Pangan menjadi kebutuhan mutlak bagi setiap orang. Dalam suasana politik, atau bahkan guncangan ekonomi seperti apapun, kebutuhan pangan tak bisa ditunda-tunda.
Oleh karenanya, upaya menjaga ketahanan pangan ini menjadi hal yang sangat urgen bagi setiap negara. Termasuk bagi Indonesia.
Tren ketahanan pangan kita bisa dikatakan membaik dalam 10 tahun terakhir. Meski dalam setahun ini harus turun tingkat karena pandemi dan resesi.Â
Berdasarkan penilaian Global Food Security Index, peringkat ketahanan pangan Indonesia berada di posisi ke-65 pada 2020, turun tiga tingkat dibandingkan tahun sebelumnya.
Guna menjaga itu, Indonesia harus membangun sektor pertaniannya dengan sebaik mungkin. Pertanian perlu dikelola dengan modern dan berbasis sains hingga menguntungkan semua pihak, terutama bagi para petaninya.
Namun sayangnya usaha itu tak semudah membalikkan tangan. Banyak sekali tantangan untuk menjadikan pertanian Indonesia maju. Diantaranya karena lahan pertanian yang terus berkurang dan minimnya minat anak muda untuk terjun ke sawah.

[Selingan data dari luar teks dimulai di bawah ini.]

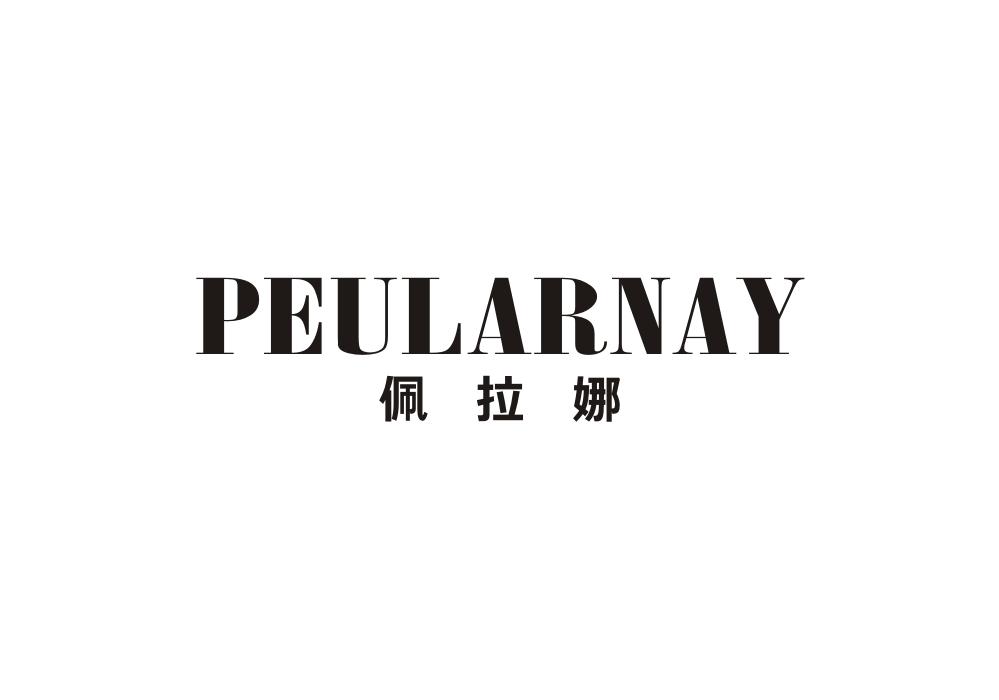 佩拉娜 PEULARNAY商标转让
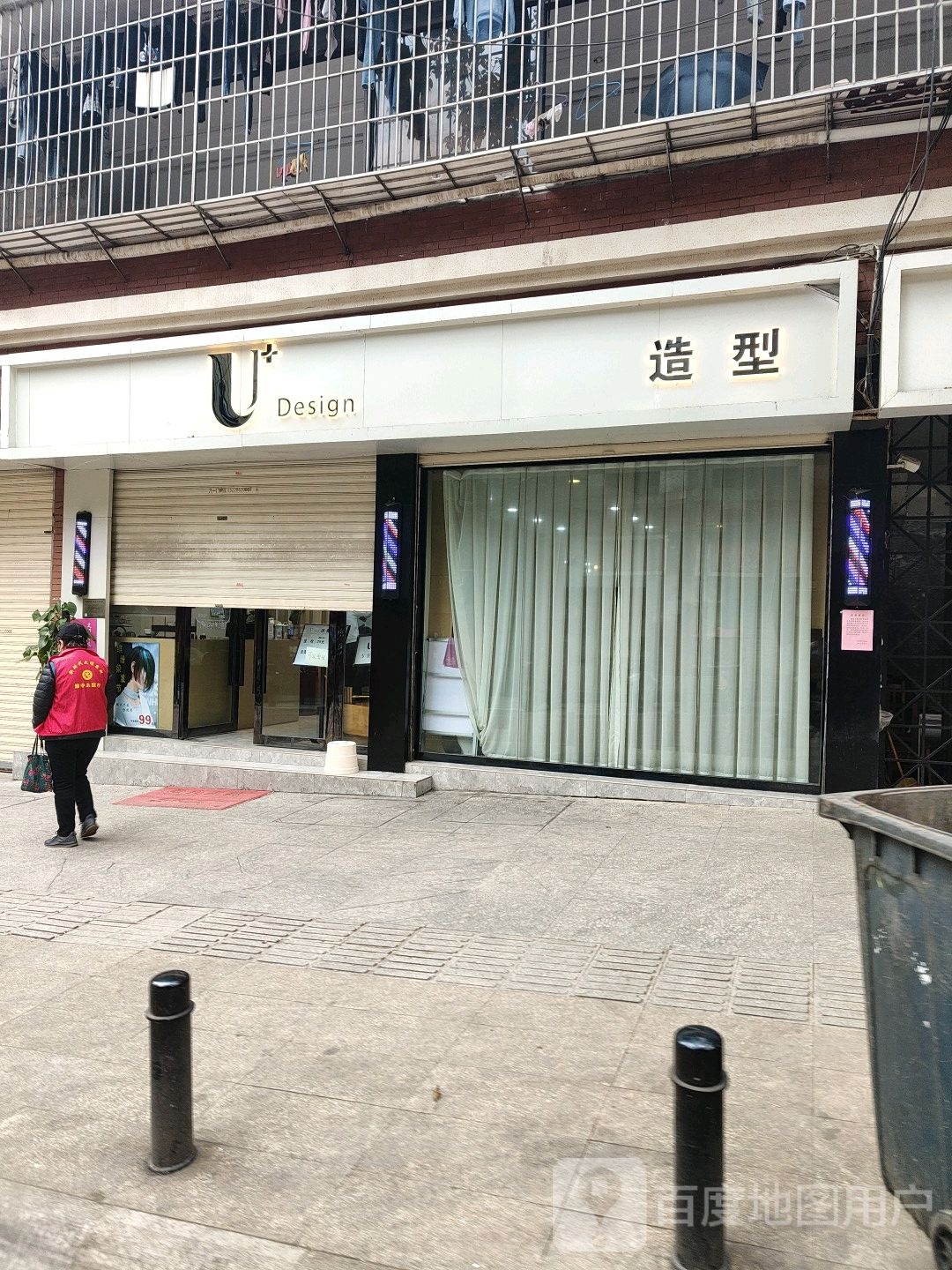 U+Design号造型(渝中大礼堂店)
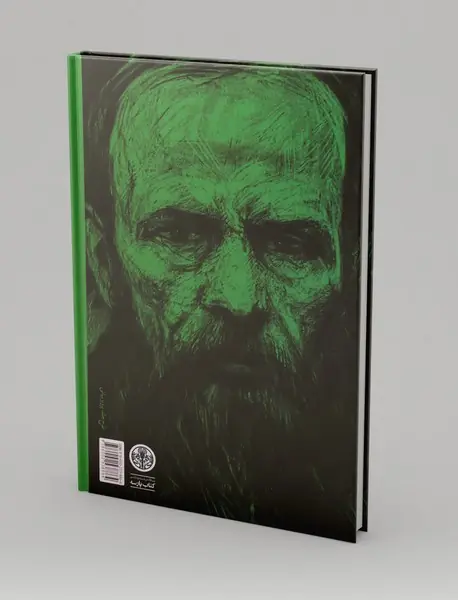 دفتر یادداشت‌های ابله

Adapun faktor utama sawah terus berkurang disebabkan oleh laju alih fungsi lahan yang tak terkendali. Bayangkan saja, setiap tahun lahan pertanian yang terkonversi menjadi non pertanian ini mencapai hingga 100 ribu hektar.
Berdasarkan beberapa riset, penyebab petani menjual lahannya itu karena biaya produksi yang tinggi dan pendapatan yang rendah dari pertanian. Plus minimnya perlindungan lahan pertanian pangan berkelanjutan di tiap daerah.
Penyebab yang sama juga untuk minimnya anak muda menjadi petani. Musababnya tentu saja tingkat pendapatan dan kesejahteraan. Kondisi tersebut membuat anak-anak muda lebih memilih profesi di luar pertanian.
Bila ini dibiarkan ke depan, maka kemungkinan tak akan ada lagi lahan pertanian dan petani di Indonesia. Sungguh ironis, kan?